For some reason -- I think it was the end of the 4th of July festivities and travelling and working -- I found myself needing to relax and plow through a good mystery novel. This was a good mystery novel. I don’t think I’ve read any of this series since back around D or F or something, but it was pretty easy to pick up where I left off. Grafton has really mastered the art of sequence. Her stories stand alone well yet, like X-Files episodes, they each add a little to the overall picture, if you’re into that sort of thing. Her female detective is likable, fallible and not anyone’s bad stereotype of what a lady detective should be. By the time I’d read through three of them in a week or so, their plots ran together a bit, but I wanted to give a shout-out to the genre and to Grafton as a consumate master of it.
It’s tough to make a book with a website companion and have one of the two not suck. Not only is Boese’s book about famous hoaxes through the centuries engaging, well-illustrated and engaging, but he has a website to go along with it that is equally fun to look at. The website contains further reading on topics in the book as well as containing a frequently-updated weblog of hoaxish information and pictures.
I’m pretty up on hoaxes, it’s one of my family’s little pet trivia issues. We know all about the Cardiff Giant, PT Barnum, Virginia Woolf dressing up as an Arab, all those stories. Even so Boese adds little bits to all of these stories that make them worth reading again. he also imposes a chronology of sorts on the evolution of the hoax -- going up to modern day and Internet hoaxes -- that forms a really useful framing of many of the stoeis he tells.

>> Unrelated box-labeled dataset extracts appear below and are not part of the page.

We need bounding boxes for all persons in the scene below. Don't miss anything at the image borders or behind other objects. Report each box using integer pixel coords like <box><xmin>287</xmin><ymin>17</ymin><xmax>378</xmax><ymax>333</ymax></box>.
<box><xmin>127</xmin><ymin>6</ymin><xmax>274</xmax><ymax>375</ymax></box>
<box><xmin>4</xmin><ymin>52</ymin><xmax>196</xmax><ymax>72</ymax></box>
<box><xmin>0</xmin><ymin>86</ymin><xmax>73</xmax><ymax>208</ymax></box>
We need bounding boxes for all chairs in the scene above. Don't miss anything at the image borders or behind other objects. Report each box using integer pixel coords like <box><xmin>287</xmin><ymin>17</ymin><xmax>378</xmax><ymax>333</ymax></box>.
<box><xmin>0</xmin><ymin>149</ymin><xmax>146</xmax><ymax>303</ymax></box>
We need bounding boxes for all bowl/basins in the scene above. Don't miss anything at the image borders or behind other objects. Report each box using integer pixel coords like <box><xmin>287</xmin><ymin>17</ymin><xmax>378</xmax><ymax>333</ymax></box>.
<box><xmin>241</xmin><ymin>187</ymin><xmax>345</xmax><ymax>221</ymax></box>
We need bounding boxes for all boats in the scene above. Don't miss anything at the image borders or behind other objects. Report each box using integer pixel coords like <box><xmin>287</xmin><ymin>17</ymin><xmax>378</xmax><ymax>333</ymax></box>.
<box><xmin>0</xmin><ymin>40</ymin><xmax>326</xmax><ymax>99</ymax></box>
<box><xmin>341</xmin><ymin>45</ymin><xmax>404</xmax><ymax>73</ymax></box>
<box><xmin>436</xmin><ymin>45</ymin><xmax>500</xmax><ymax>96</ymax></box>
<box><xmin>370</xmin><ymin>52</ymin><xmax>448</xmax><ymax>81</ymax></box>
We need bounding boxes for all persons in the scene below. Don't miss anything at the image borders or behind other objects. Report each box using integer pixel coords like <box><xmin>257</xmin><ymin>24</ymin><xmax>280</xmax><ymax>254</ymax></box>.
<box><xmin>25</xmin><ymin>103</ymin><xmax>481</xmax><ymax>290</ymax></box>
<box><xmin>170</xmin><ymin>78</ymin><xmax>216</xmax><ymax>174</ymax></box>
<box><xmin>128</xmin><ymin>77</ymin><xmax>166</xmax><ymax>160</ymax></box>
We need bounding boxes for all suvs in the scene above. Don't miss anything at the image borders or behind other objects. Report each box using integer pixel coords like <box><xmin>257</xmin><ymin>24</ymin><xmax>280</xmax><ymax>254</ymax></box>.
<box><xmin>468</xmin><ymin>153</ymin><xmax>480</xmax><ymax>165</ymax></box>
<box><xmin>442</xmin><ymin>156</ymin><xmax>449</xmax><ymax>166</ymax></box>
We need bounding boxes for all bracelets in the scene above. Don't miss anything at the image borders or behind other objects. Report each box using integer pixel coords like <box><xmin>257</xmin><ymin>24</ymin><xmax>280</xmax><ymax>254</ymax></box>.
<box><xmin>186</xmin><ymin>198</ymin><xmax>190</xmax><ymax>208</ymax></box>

I expected to find nothing new in this book, I was completely and pleasantly surprised to be wrong.
The flying baby on the cover grabbed my attention but the writing inside the book kept me going. Peggy Vincent is a Midwestern woman who, through a series of plans and accidents, finds herself as a midwife in Berkeley California in the Sixties. She aspires towards the hippie-crunchy lifestyle she sees there and finds herself among a good group of teachers and clients and moves from working in an obstetrics ward to running her own practice, until a bad situation with a client causes her license to be revoked and she goes back to hospital obstetrics.
Vincent is chatty and conversational and you get the feeling she would be a fun person to have a cup of coffee with. Her Midwesterner-in-California personality makes a lot of the things she says when advocating midwifery seem to have more balance than if she were just a homegrown hippie gal who had known nothing else. The book is split into chapters which loosely take us through Vincent’s schooling at the rate of about one birth a chapter. Since most non-fiction birth stories usually are from the point of view of the birther, we rarely see giving birth in such a wide range of types, styles and opinions. Vincent is good at telling it how she sees it, offering advice but generally being supportive of most of the women and their individual choices in how to bear their babies. Since she is a midwife, she obviously leans towards this avenue as a preferred means of having control over ones own birthing situation, but does not get polemical or strident. She lets the stories speak for themselves, and she’s good at telling them.